Parsing task syslog: ssh://ec2-52-37-112-240.us-west-2.compute.amazonaws.com/mnt/var/log/hadoop/userlogs/application_1458861299388_0001/container_1458861299388_0001_01_000005/syslog
Parsing task stderr: ssh://ec2-52-37-112-240.us-west-2.compute.amazonaws.com/mnt/var/log/hadoop/userlogs/application_1458861299388_0001/container_1458861299388_0001_01_000005/stderr
Probable cause of failure:
PipeMapRed failed!
java.lang.RuntimeException: PipeMapRed.waitOutputThreads(): subprocess failed with code 1
at org.apache.hadoop.streaming.PipeMapRed.waitOutputThreads(PipeMapRed.java:330)
at org.apache.hadoop.streaming.PipeMapRed.mapRedFinished(PipeMapRed.java:543)
at org.apache.hadoop.streaming.PipeMapper.close(PipeMapper.java:130)
at org.apache.hadoop.mapred.MapRunner.run(MapRunner.java:81)
at org.apache.hadoop.streaming.PipeMapRunner.run(PipeMapRunner.java:34)
at org.apache.hadoop.mapred.MapTask.runOldMapper(MapTask.java:432)
at org.apache.hadoop.mapred.MapTask.run(MapTask.java:343)

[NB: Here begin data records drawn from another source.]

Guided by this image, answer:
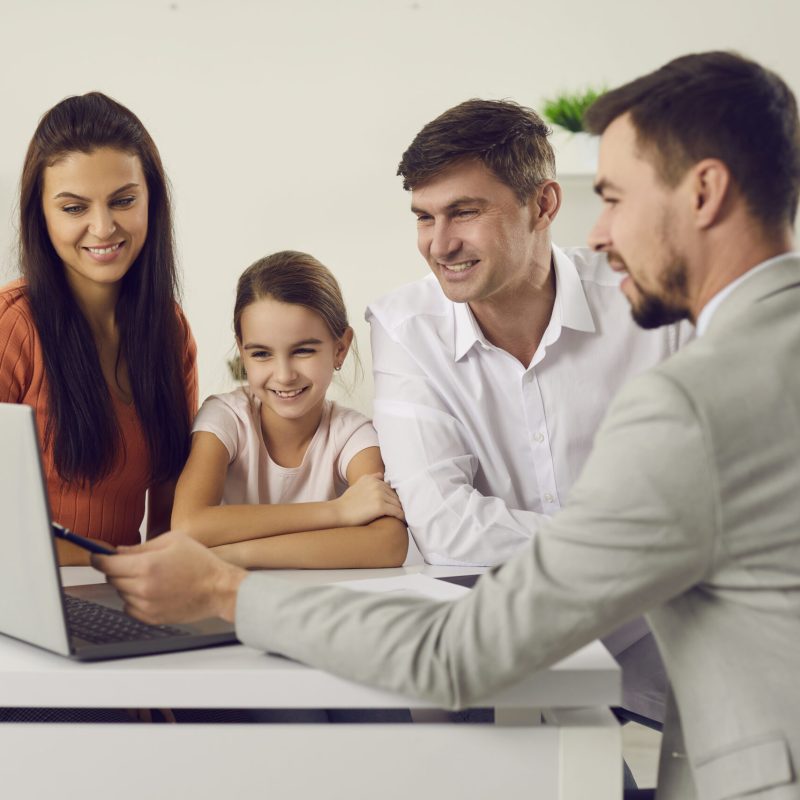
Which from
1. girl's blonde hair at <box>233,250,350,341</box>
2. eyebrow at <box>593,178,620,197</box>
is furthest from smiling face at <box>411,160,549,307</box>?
eyebrow at <box>593,178,620,197</box>

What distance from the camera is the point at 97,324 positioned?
181 centimetres

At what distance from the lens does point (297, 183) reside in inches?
150

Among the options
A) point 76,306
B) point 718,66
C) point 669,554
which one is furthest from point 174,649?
point 76,306

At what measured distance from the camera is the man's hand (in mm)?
998

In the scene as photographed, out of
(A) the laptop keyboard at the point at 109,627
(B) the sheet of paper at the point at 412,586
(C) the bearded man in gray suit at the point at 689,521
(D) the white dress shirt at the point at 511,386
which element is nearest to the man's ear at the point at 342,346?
(D) the white dress shirt at the point at 511,386

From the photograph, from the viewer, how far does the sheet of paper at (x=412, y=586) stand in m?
1.25

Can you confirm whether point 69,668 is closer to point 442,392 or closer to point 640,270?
point 640,270

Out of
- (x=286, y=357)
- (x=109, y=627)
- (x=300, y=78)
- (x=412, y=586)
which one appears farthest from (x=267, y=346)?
(x=300, y=78)

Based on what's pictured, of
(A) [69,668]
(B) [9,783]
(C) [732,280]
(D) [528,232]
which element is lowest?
(B) [9,783]

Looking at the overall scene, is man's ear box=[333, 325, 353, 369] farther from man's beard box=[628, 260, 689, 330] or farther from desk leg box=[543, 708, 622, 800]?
desk leg box=[543, 708, 622, 800]

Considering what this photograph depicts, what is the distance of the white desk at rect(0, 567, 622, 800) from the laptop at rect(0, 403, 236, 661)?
42 millimetres

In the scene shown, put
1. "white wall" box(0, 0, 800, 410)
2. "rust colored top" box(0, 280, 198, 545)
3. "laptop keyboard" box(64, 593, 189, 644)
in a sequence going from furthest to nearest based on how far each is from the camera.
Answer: "white wall" box(0, 0, 800, 410)
"rust colored top" box(0, 280, 198, 545)
"laptop keyboard" box(64, 593, 189, 644)

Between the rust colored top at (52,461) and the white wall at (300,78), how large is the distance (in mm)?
1993

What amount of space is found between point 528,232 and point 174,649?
1059 mm
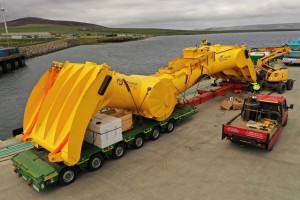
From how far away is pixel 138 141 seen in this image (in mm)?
11117

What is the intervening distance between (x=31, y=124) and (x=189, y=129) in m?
6.99

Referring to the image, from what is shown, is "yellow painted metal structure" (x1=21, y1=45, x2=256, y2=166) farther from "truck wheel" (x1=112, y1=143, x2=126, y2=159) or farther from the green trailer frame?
"truck wheel" (x1=112, y1=143, x2=126, y2=159)

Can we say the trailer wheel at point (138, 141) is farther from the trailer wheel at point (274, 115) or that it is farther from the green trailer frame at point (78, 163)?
the trailer wheel at point (274, 115)

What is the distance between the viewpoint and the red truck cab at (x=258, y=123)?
10.0 m

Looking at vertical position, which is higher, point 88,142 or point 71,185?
point 88,142

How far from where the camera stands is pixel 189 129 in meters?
13.0

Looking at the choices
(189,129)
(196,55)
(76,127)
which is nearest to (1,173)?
(76,127)

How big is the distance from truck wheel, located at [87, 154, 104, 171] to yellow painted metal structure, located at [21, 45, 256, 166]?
3.45 feet

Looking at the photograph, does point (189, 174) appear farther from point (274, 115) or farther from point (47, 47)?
point (47, 47)

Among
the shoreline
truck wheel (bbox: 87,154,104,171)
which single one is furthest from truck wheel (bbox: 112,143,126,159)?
the shoreline

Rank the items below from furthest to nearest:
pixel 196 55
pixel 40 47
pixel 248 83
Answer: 1. pixel 40 47
2. pixel 248 83
3. pixel 196 55

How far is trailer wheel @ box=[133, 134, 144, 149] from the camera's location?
10992mm

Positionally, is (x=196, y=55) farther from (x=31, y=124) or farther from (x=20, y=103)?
(x=20, y=103)

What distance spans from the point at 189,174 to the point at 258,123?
3.86m
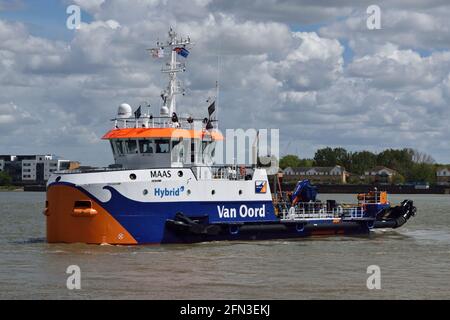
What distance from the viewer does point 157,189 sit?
27.6m

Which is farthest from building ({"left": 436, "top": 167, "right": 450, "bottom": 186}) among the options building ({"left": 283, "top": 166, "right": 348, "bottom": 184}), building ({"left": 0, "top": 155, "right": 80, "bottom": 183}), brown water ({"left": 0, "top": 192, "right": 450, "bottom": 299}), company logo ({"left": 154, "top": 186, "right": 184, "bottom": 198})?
company logo ({"left": 154, "top": 186, "right": 184, "bottom": 198})

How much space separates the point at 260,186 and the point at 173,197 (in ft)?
13.1

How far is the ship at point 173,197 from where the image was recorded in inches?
1065

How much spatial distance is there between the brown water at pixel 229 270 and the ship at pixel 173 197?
54 cm

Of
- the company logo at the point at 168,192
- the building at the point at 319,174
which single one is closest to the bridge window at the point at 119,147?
the company logo at the point at 168,192

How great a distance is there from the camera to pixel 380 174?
16462cm

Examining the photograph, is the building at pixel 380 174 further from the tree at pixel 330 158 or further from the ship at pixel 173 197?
the ship at pixel 173 197

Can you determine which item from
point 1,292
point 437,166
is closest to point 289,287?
point 1,292

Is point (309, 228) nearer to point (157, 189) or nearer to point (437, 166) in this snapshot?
point (157, 189)

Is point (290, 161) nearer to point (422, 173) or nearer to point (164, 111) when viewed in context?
point (422, 173)

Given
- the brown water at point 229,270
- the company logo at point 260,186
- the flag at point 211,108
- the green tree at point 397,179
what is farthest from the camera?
the green tree at point 397,179

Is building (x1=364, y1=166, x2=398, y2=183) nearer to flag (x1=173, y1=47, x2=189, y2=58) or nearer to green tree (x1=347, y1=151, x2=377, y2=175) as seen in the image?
green tree (x1=347, y1=151, x2=377, y2=175)

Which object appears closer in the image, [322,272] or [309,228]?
[322,272]

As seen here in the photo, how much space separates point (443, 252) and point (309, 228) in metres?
5.27
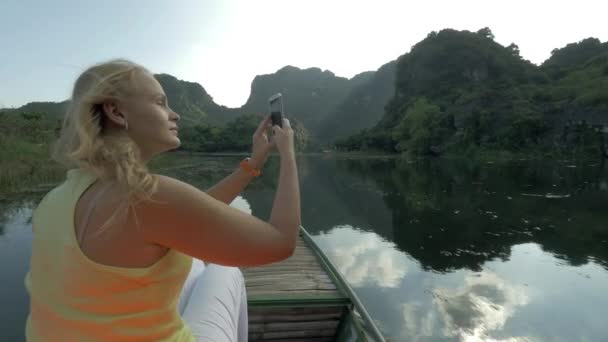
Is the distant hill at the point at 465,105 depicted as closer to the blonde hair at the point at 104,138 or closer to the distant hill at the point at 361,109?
the blonde hair at the point at 104,138

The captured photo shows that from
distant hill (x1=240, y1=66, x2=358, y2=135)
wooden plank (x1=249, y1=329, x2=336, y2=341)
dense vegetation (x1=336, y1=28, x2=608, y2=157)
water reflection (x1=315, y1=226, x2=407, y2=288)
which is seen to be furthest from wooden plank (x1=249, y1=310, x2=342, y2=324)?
distant hill (x1=240, y1=66, x2=358, y2=135)

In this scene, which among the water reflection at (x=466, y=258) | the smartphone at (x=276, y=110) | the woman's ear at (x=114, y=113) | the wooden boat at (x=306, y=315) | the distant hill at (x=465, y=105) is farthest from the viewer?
the distant hill at (x=465, y=105)

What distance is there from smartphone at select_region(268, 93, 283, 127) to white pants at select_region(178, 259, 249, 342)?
86 centimetres

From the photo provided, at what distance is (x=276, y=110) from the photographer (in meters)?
1.61

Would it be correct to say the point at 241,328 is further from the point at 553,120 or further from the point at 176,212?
the point at 553,120

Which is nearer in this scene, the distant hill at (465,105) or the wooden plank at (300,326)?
the wooden plank at (300,326)

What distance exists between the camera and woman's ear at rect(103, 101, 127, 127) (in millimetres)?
1011

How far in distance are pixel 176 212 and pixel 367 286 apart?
22.3 ft

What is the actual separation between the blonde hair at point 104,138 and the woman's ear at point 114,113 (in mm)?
13

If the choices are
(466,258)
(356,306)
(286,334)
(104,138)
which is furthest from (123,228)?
(466,258)

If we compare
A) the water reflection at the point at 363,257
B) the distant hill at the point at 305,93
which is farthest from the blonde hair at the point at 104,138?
the distant hill at the point at 305,93

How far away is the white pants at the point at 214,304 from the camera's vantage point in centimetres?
181

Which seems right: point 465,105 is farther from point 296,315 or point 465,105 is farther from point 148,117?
point 148,117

at org.apache.hadoop.mapred.YarnChild$2.run(YarnChild.java:175)
at java.security.AccessController.doPrivileged(Native Method)
at javax.security.auth.Subject.doAs(Subject.java:415)
at org.apache.hadoop.security.UserGroupInformation.doAs(UserGroupInformation.java:1548)
at org.apache.hadoop.mapred.YarnChild.main(YarnChild.java:170)
(from lines 37-50 of ssh://ec2-52-37-112-240.us-west-2.compute.amazonaws.com/mnt/var/log/hadoop/userlogs/application_1458861299388_0001/container_1458861299388_0001_01_000005/syslog)
caused by:
Traceback (most recent call last):
File "mr_boom.py", line 10, in <module>
MRBoom.run()
File "/usr/lib/python3.4/dist-packages/mrjob/job.py", line 430, in run
mr_job.execute()
File "/usr/lib/python3.4/dist-packages/mrjob/job.py", line 439, in execute
self.run_mapper(self.options.step_num)
File "/usr/lib/python3.4/dist-packages/mrjob/job.py", line 499, in run_mapper
for out_key, out_value in mapper_init() or ():
File "mr_boom.py", line 7, in mapper_init
raise Exception('BOOM')
Exception: BOOM
(from lines 1-12 of ssh://ec2-52-37-112-240.us-west-2.compute.amazonaws.com/mnt/var/log/hadoop/userlogs/application_1458861299388_0001/container_1458861299388_0001_01_000005/stderr)
while reading input from s3://mrjob-35cdec11663cb1cb/tmp/mr_boom.davidmarin.20160324.231045.501027/files/README.rst
Step 1 of 1 failed
Killing our SSH tunnel (pid 52847)
Now you can fix the bug and try again, without having to wait for a new cluster to bootstrap.
Note
mrjob can fetch logs from persistent jobs even without SSH set up, but it has to pause 10 minutes to wait for EMR to transfer logs to S3, which defeats the purpose of rapid iteration.